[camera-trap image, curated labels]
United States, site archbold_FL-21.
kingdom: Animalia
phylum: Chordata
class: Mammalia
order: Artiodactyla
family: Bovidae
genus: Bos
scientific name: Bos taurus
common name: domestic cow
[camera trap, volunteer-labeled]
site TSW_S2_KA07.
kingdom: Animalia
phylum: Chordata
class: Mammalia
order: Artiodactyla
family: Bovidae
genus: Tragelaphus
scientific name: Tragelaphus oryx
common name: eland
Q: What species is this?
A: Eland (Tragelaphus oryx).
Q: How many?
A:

**Your goal**
Set down the whole listing again, exactly as it was given.

**Finished exercise**
[camera-trap image, curated labels]
United States, site archbold_FL-21.
kingdom: Animalia
phylum: Chordata
class: Mammalia
order: Artiodactyla
family: Bovidae
genus: Bos
scientific name: Bos taurus
common name: domestic cow
[camera trap, volunteer-labeled]
site TSW_S2_KA07.
kingdom: Animalia
phylum: Chordata
class: Mammalia
order: Artiodactyla
family: Bovidae
genus: Tragelaphus
scientific name: Tragelaphus oryx
common name: eland
Q: What species is this?
A: Eland (Tragelaphus oryx).
Q: How many?
A:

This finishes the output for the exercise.